(Exercise description):
Every entry below needs to be repeated exactly.

[Data entries]
-*-

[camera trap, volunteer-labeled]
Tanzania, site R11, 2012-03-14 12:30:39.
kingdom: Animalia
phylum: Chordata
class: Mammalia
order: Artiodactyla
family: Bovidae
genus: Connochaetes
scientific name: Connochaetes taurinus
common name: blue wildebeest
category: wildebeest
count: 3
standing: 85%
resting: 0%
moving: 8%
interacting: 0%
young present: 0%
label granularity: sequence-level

-*-

(Reply):
[camera trap, volunteer-labeled]
Tanzania, site R11, 2012-03-14 12:30:39.
kingdom: Animalia
phylum: Chordata
class: Mammalia
order: Artiodactyla
family: Bovidae
genus: Connochaetes
scientific name: Connochaetes taurinus
common name: blue wildebeest
category: wildebeest
count: 3
standing: 85%
resting: 0%
moving: 8%
interacting: 0%
young present: 0%
label granularity: sequence-level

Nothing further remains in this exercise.